ETL Helper is a Python ETL library to simplify data transfer into and out of databases.
https://britishgeologicalsurvey.github.io/etlhelper/
GNU Lesser General Public License v3.0
104 stars 25 forks source link

Make read_lob() available for fetchone, fetchmany and fetchall #110

Closed volcan01010 closed 1 year ago

volcan01010 commented 3 years ago

Summary

As an ETL user, I want read_lob to be available to all fetching methods so that I can read Oracle LOBs in results.

Description

Oracle LOBs are used to store geospatial data. They have to be explicitly read to be able to use them. The

The keyword is currently only available for copy_rows but should be usable more widely.

Acceptance criteria

volcan01010 commented 3 years ago

Actually, I've changed my mind. read_lob is a specific transform and should be carried out by the transform function. It should be deprecated and replaced with an example transform.

volcan01010 commented 3 years ago

Also, it is possible to add an extra connection setting to read the LOBs directly:

https://cx-oracle.readthedocs.io/en/latest/user_guide/lob_data.html

This makes things more than 10x faster for me.

volcan01010 commented 3 years ago

You can also get Oracle to do the conversion via the SQL request, but the resulting VARCHAR is limited to 4,000 characters so it won't work for large geometry objects with many vertices.
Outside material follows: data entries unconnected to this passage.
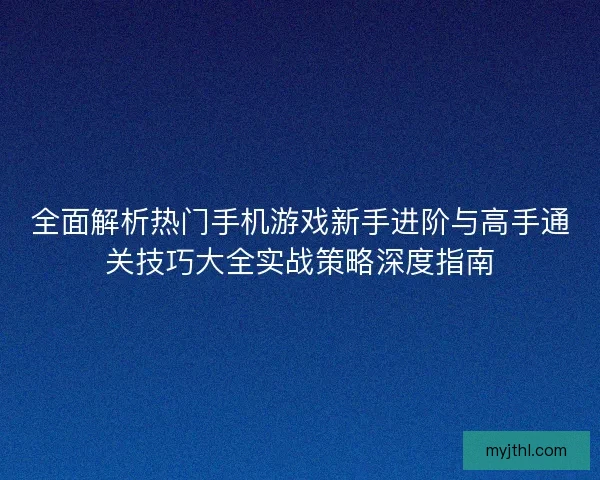 全面解析热门手机游戏新手进阶与高手通关技巧大全实战策略深度指南

myjthl.com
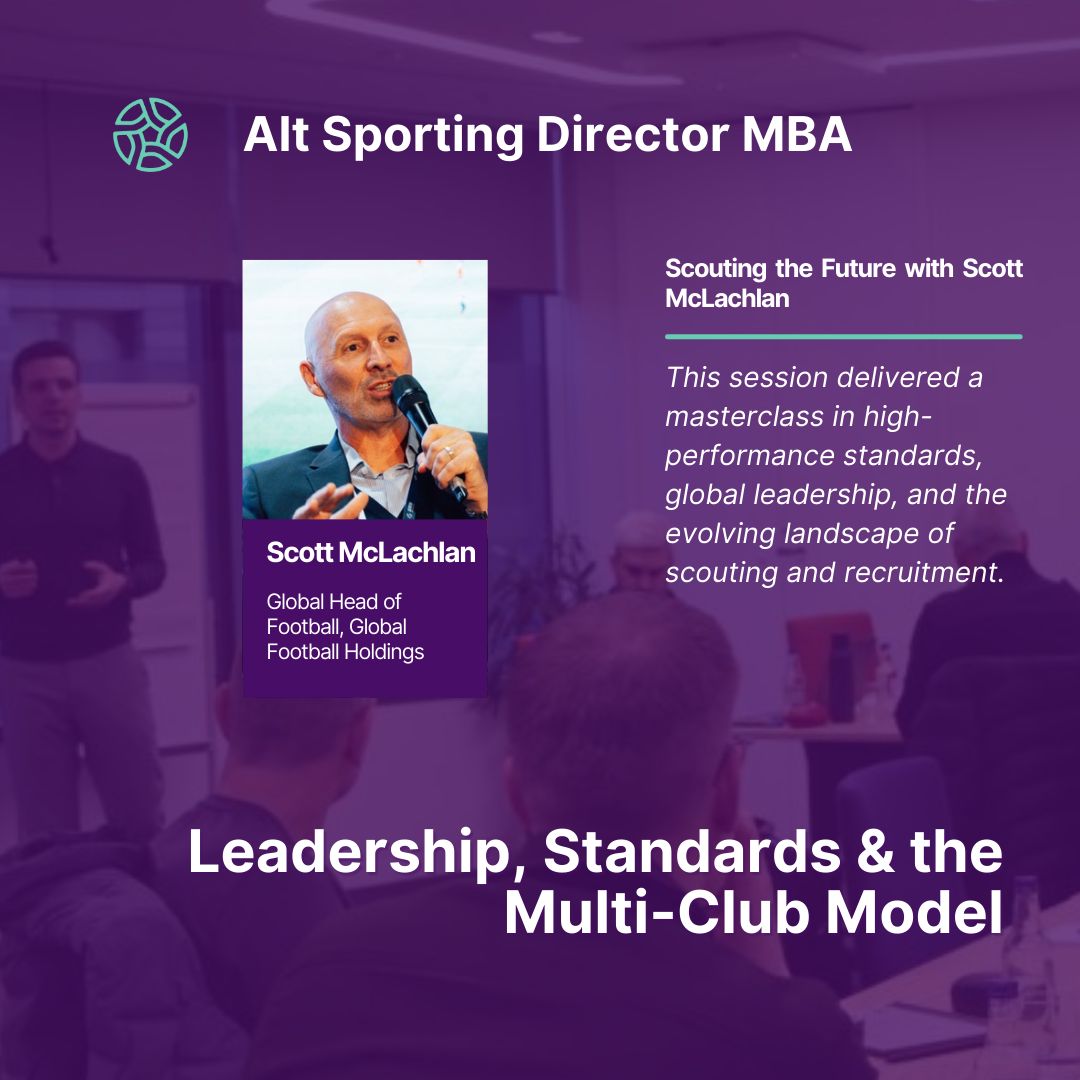 Alt Sporting Director MBA

Scott McLachlan

Global Head of Football, Global Football Holdings

Scouting the Future with Scott McLachlan

This session delivered a masterclass in high-performance standards, global leadership, and the evolving landscape of scouting and recruitment.

Leadership, Standards & the Multi-Club Model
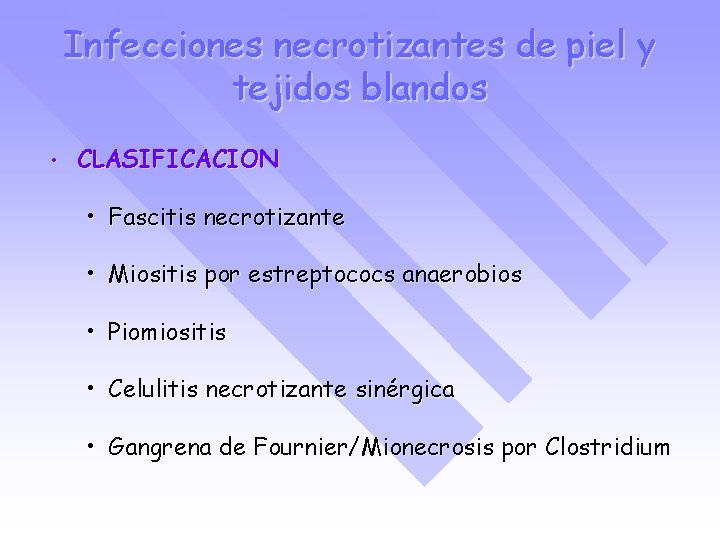 Infecciones necrotizantes de piel y tejidos blandos

• CLASIFICACION

• Fascitis necrotizante

• Miositis por estreptococs anaerobios

• Piomiositis

• Celulitis necrotizante sinérgica

• Gangrena de Fournier/Mionecrosis por Clostridium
SELECT DBMS_LOB.SUBSTR( lob_column, 4000, 1 ) FROM table
volcan01010 commented 2 years ago

The simplest solution for this is to make all Oracle connections supplied by ETL Helper turn on the reading of CLOBs and BLOBs as strings and bytes by default. ETL Helper is aimed at spatial databases, where this is required. It brings the behaviour of Oracle in line with PostgreSQL text fields, too.

This will be a breaking change. If users need to to access LOBs as streaming objects then they will have to provide their own connection or drop the output_type_handler once the connection has been made.

volcan01010 commented 2 years ago

The new Oracle driver has a flag to read LOBs as Python objects: https://cjones-oracle.medium.com/open-source-python-thin-driver-for-oracle-database-e82aac7ecf5a

volcan01010 commented 1 year ago

Note: Now that #151 has been merged, we should test how the new oracledb driver behaves with CLOBS (these are often used when returning geometries as WKT). If it is signficantly faster to return them as strings (I think that it will be), then we should set that as the default and document how to change it.

https://python-oracledb.readthedocs.io/en/latest/user_guide/lob_data.html#fetching-lobs-as-strings-and-bytes

cc: @sophie-taylor @leorudczenko

volcan01010 commented 1 year ago

Closing as this has been merged into for_v1.